It is estimated that 236,000 to 325,000 patients are treated for out-of-hospital cardiac arrest each year in the United States. The proportion of emergency medical services (EMS)–treated cardiac arrest patients with an initial rhythm of ventricular fibrillation (VF) has declined over time to one third or less in recent U.S. studies.1–4 Furthermore, the number of patients receiving bystander cardiopulmonary resuscitation (CPR) remains low, averaging only 26% in the home and 45% in public locations.5 Bystander automated external defibrillators (AEDs) are applied in 1% of home arrests and 8% of arrests in public settings.5

There is tremendous variability in survival to hospital discharge after EMS-treated cardiac arrest, ranging from 3 to 16.7% with a median of 7.9%.1 For the subset of patients who achieve return of spontaneous circulation (ROSC) long enough to be admitted to the hospital, there is significant interinstitutional variability in survival ranging from 19 to 59%.6 Of patients surviving to hospital discharge, one third have persistent neurologic deficits, and less than half return to prearrest function.
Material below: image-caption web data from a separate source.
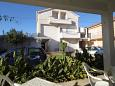 Terrace - view - Apartment A-9350-a - Apartments Novalja (Pag) - 9350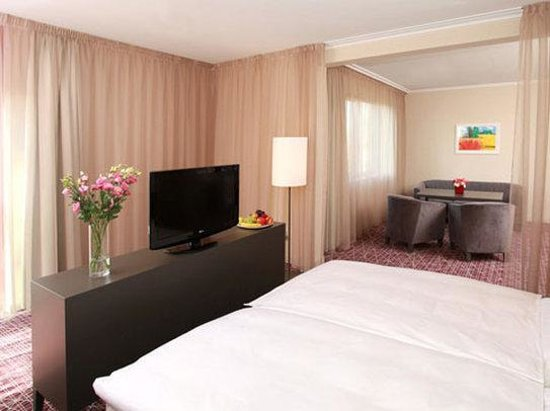 NH Prague City: Executive Room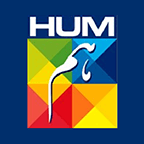 Hum TV Live Streaming only on mjunoon.tv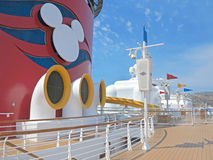 Disney Cruise Stock Photo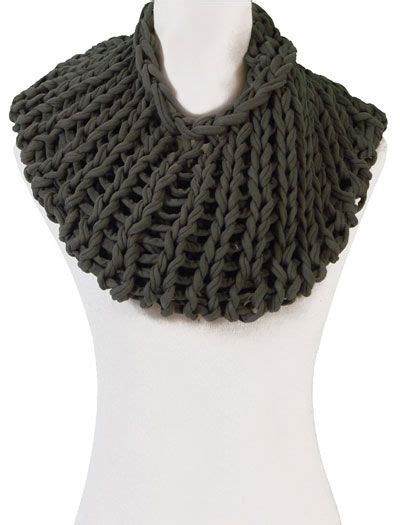 t shirt yarn cowl pattern 17 best images about circular needles on pinterest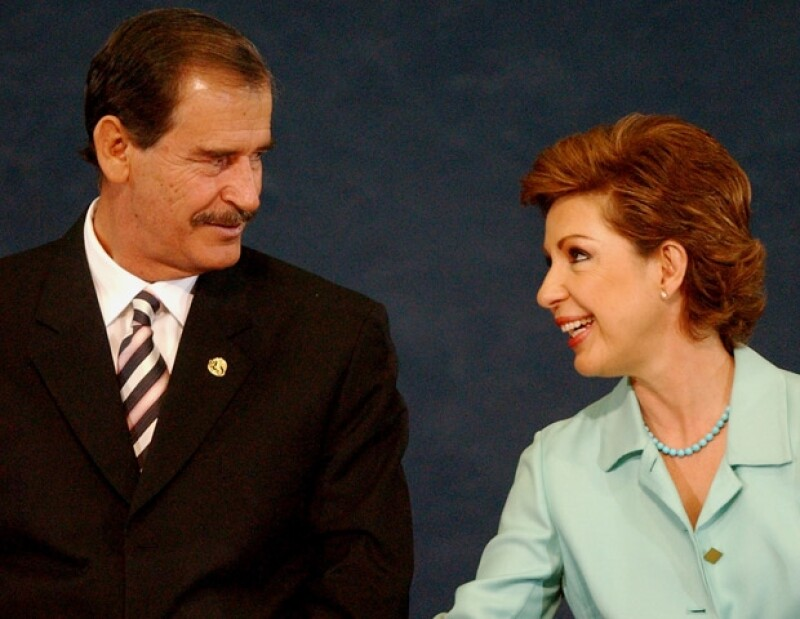 Vicente Fox y Martha Sahagún.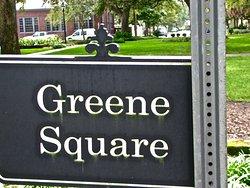 Greene Square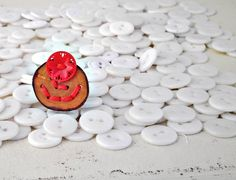 Wood Slice & Red Button Ring Red Boiled Sweets by P8ButtonArt, €14.00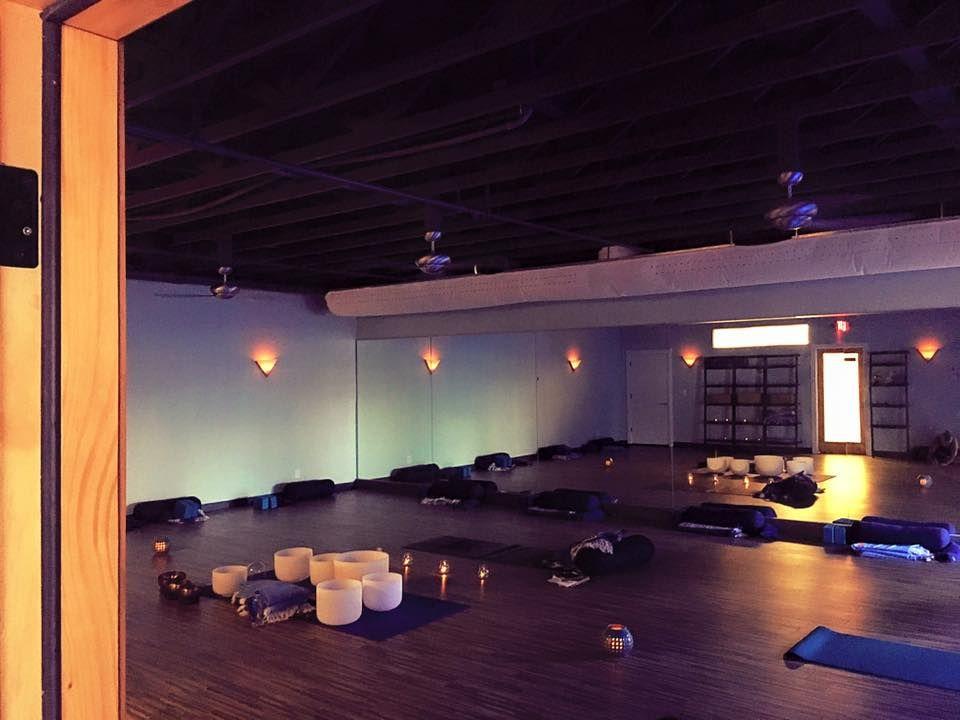 Restorative yin yoga with live sound bath httpwww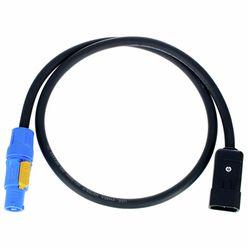Stairville Adapt IEC - PowerTw. 1,0m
In patients meeting the inclusion criteria for clinical therapeutic hypothermia trials, favorable outcome has been reported in approximately 50% of comatose cardiac arrest survivors treated with hypothermia.7,8 Subsequent studies implementing therapeutic hypothermia as part of a goal-directed post–cardiac arrest treatment protocol have reported rates of survival with good neurologic outcome ranging from 44 to 56%.9,10 It is important to recognize that the entire system of care affects patient outcomes, and the variability in outcomes across the country likely reflects variability in how well these systems function.

Principles of Disease


Understanding the causes of cardiac arrest helps direct therapy and diagnostic testing during resuscitation and in the immediate post–cardiac arrest period (Table 9-1). Cardiac arrest from a primary cardiac origin typically manifests as VF or much less often as pulseless ventricular tachycardia (VT). Coronary artery disease is the most common pathologic condition found in patients who die suddenly from VF; autopsy studies show a 75% incidence of previous myocardial infarction (MI) and a 20 to 30% incidence of acute MI.11 Other anatomic abnormalities associated with sudden cardiac death caused by VF or VT include myocardial hypertrophy, cardiomyopathy, and specific structural abnormalities. Pulseless electrical activity (PEA) and asystole are less common presenting rhythms in patients with a cardiac cause of arrest. These rhythms most often occur as a deterioration of VF or VT or develop in response to resuscitation treatments, such as defibrillation.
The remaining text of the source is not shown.